The Dutch ICH Surgery Trial (NCT05460793) is a multicenter phase III, prospective, randomized, open, blinded endpoint (PROBE) clinical trial. Patients will be recruited in 11 neurosurgical centers in the Netherlands. In addition, local investigators in ~33 general hospitals without facilities for intracranial neurosurgery but with experience in clinical trials in stroke, will be part of the study group and refer patients for inclusion. The study will run for 4 years, which includes a 3-year inclusion period with a follow-up period of 12 months.
We will include 600 patients with a spontaneous, supratentorial intracerebral hemorrhage of 18 years and older with a minimal hematoma volume of 10 mL and a NIHSS of 2 or higher.
Patients with an aneurysm, arteriovenous malformation, dural arteriovenous fistula, or cerebral
venous sinus thrombosis as cause of their ICH will be excluded based on the admission CT
angiography. Patients with a known tumor or cavernoma will also be excluded.
For the DIST-INFLAME substudy, we will include 200 patients; 100 randomized to intervention and 100 randomized to standard medical management.
Minimally invasive endoscopy-guided surgery within 8 hours of symptom onset, in addition to standard medical management. The investigational product is: a device for minimally invasive, endoscopy-guided hematoma removal. Currently, the second generation Penumbra device, the Artemis system, is available and CE approved. When other devices will become available, they may be used when they are CE approved and deemed admissible by the steering committee.
The primary outcome parameter will be the modified Rankin scale (mRS) score at 180 days. This categorical scale measures functional outcome with scores ranging from 0 (no symptoms) to 6 (death). The treatment effect will be estimated with ordinal logistic regression analysis as common odds ratio, adjusted for prespecified prognostic factors. The adjusted common odds ratio will measure the likelihood that minimally invasive endoscopy-guided surgery will lead to lower mRS scores as compared to standard medical management alone.
Secondary outcomes will include: the score on the mRS at 90 and 365 days; favorable outcome (defined as a mRS 0-2 and 0-3) and all other possible dichotomizations of the mRS at 90, 180 and 365 days; NIHSS at day 6 (±1 day); death, Barthel Index, EuroQol-5D-5L, SS-QOL, iMCQ, iPCQ and iVICQ at 90, 180 and 365 days.
Safety outcomes will be death within 24 hours, at 7 and at 30 days and procedure-related complications within 7 days.
Technical effectiveness outcomes will be percentage volume reduction based on the baseline CT and CT at 24 hours (± 6 hours), percentage of participants with clot volume reduction ≥70%, and ≥80%, and with remaining clot volume ≤10mL, and ≤15mL, and conversion to craniotomy.
In DIST-INFLAME, outcomes will include perihematomal edema at 6 days (±1 day), functional outcome at 180 days and immune and metabolomic profiles at 3 (± 12 hours) and 6 days (±1 day).
This trial will include patients using a deferred written informed consent procedure. This means that, after the treatment, written informed consent is obtained by asking the patient, or a legal representative of the patient.
The justification for the deferred consent is as follows.

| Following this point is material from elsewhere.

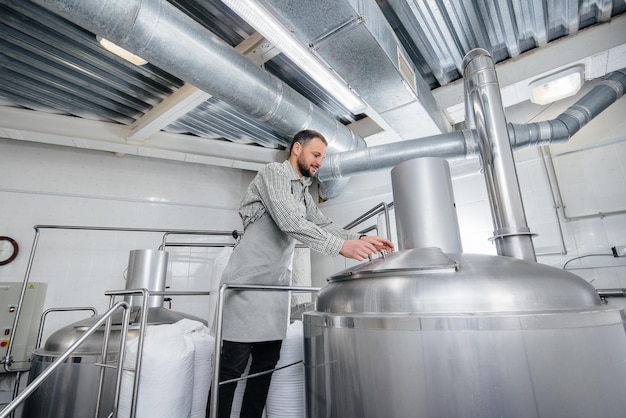 Een jonge mannelijke brouwer giet mout voor bier in een container. Een kleine ambachtelijke brouwerij.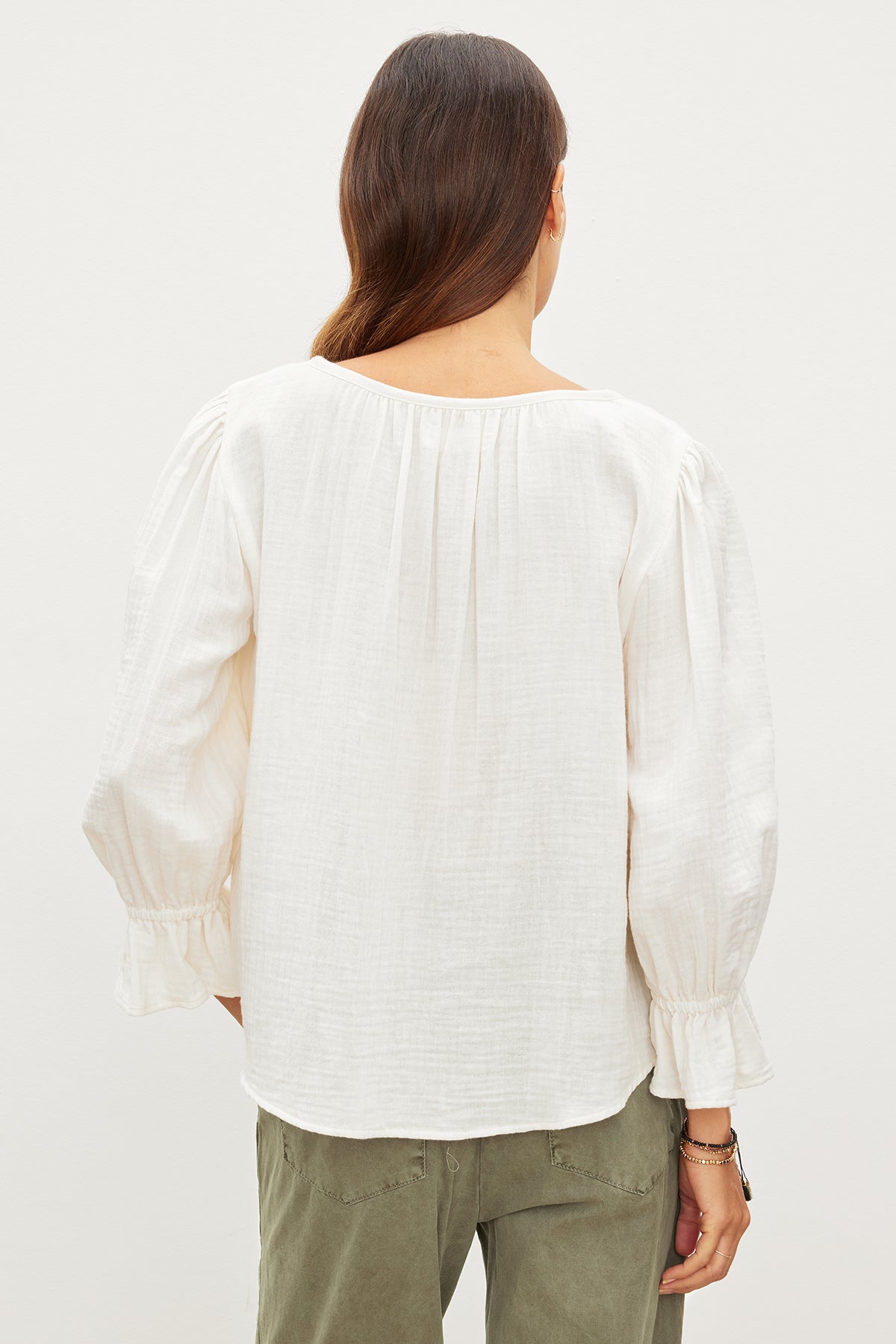 The back view of a woman wearing a MILLY COTTON GAUZE PEASANT TOP by Velvet by Graham & Spencer and green pants crafted from cotton gauze for effortless sophistication.-35967572902081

Firstly, during acute ischemic stroke, the adagium “time is brain” holds. Reperfusion therapy should be initiated as soon as possible. For every hour delay, the chance of recovery to activities of daily living (ADL) independency decreases with 6%. Secondly, during the acute phase of acute ischemic stroke a patient is often unable to make a well thought out decision on whether to participate in a study, due to neurological deficits like language disturbances, unable to communicate or anosognosia (unaware of his or her medical condition). Obtaining consent from the patient’s proxy will also unacceptably delay the EVT itself.
After treatment, informed consent will be obtained by asking the patient or a legal representative of the patient, preferably within 24 hours after EVT. The patient and/or representative will be provided with a verbal and written explanation of the study by the local investigator. They will be asked for consent to use their data, biomaterials for the purpose of the study and to perform follow up investigations. Participation in the study is voluntary and at any given time, informed consent can be withdrawn.
CTA: Computed tomography angiogram; CTP: CT Perfusion; ICH: intracerebral hemorrhage; NCCT: Non-contrast computed tomography; NIHSS: National Institutes of Health Stroke Scale; (S)AEs: (Serious) Adverse Events.